In rand terms, Gemfields is expecting net profit after tax to be R255.6m, down from R333.7m.
It attributed the lower profit to lower revenues and higher costs at its operations as well as to the Sedibelo write-down. Gemfields has also cited an increase in net financing costs for the lower profit for the period as group debt increases to help fund the construction of MRM’s second processing plant.
As a consequence of this, earnings per share in Gemfields have been projected at 0.6 cents (USD) for the interim period to June compared to 0.8 cents in the year earlier contrasting period.

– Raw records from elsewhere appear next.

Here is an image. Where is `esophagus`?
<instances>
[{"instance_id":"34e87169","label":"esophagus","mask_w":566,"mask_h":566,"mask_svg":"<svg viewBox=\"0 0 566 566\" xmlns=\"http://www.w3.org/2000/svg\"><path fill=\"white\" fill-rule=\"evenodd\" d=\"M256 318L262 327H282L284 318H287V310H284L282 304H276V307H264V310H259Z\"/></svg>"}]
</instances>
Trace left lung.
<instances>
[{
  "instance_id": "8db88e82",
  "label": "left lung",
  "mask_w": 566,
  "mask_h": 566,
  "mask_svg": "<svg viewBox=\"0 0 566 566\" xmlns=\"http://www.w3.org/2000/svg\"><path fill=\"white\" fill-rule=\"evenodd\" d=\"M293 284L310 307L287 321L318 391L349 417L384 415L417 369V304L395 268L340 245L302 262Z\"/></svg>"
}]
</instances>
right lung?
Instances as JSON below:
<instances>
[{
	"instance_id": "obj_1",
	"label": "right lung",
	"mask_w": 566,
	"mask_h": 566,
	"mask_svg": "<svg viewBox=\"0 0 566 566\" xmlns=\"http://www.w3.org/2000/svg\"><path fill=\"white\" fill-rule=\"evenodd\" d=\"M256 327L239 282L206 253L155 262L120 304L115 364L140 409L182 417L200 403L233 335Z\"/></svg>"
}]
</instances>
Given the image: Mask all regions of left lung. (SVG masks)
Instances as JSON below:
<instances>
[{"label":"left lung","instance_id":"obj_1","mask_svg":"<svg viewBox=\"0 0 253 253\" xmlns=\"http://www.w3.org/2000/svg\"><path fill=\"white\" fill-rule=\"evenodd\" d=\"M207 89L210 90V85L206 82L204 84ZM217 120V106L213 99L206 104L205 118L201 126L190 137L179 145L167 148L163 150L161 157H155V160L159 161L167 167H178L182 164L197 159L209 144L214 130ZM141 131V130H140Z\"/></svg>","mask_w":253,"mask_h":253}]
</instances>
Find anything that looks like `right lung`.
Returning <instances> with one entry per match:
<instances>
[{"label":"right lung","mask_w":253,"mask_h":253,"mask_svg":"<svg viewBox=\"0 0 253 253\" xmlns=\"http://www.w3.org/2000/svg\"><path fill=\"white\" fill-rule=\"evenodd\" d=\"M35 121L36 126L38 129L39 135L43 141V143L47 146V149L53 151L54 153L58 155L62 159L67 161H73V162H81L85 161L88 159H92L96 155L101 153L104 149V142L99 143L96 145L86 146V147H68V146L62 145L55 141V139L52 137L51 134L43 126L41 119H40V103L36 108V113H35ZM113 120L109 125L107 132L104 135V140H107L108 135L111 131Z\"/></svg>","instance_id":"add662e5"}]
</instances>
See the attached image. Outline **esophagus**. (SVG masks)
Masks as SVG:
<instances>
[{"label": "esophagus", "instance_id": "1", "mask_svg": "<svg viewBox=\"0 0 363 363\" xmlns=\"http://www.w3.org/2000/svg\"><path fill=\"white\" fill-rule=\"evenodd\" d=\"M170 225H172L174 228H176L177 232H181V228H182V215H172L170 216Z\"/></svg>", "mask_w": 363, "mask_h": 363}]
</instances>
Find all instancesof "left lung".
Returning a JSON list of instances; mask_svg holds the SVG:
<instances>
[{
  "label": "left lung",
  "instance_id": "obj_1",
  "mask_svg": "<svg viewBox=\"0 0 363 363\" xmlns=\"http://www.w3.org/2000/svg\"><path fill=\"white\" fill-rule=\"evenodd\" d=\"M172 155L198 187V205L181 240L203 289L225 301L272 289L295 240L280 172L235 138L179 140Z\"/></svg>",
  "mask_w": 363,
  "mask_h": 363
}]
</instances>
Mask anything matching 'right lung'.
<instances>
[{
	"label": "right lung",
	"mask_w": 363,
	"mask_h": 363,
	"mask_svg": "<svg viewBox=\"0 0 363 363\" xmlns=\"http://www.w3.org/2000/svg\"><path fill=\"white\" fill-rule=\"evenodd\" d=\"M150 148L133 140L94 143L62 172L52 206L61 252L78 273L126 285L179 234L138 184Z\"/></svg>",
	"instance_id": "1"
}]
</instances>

Adjusted headline earnings per share, excluding Sedibelo’s fair value loss, is expected to be 1 cent (USD).
Gemfields CEO, Sean Gilbertson, said “while higher-quality gemstones typically remain more robust than lower-quality gemstones in challenging times, we remain vigilant given that the luxury and gemstone sectors are facing greater uncertainty than we have seen in the last three years”.
“While we continue to invest in our future having completed the Kagem processing plant upgrade, and with the construction of MRM’s second processing plant materially on time and within budget, for completion by the end of H1 2025, we will maintain a keen focus on working capital and capital allocation,” he added.
Gemfields had generated auction revenues during the period under review of $120.6m in addition to $6.6m from Fabergé. Gilbertson said this had contributed “to another profitable period albeit at a reduced level when compared to the same period” last year.
“This month we experienced a weaker-than-expected commercial-quality emerald auction. While this increases the uncertainty we face, management considers it unlikely that the November higher-quality emerald auction or the December mixed-quality ruby auction will see below par results of a similar scope,” he said.
Gemfields’ two key operating assets, Kagem Mining and Montepuez Ruby Mining, generated revenues of $51.9m and $68.7m respectively during the period under review.
Demand for rough emeralds and rubies also remained healthy although production of highest-quality gemstones at both mines over this period was below expectations.
“Kagem’s production in August saw a considerable uptick alongside the completion of its upgraded processing plant while MRM continues to be challenged by weaker gemstone production. Fabergé recorded revenues of $6.6m (2023 H1: USD 8.4 million) in a softer luxury-goods market and against a comparative 2023 H1 period that included a one-off sale of legacy jewellery,” said the company.
By yesterday afternoon, Gemfields’s JSE shares have dropped by 1.57% to R2.50.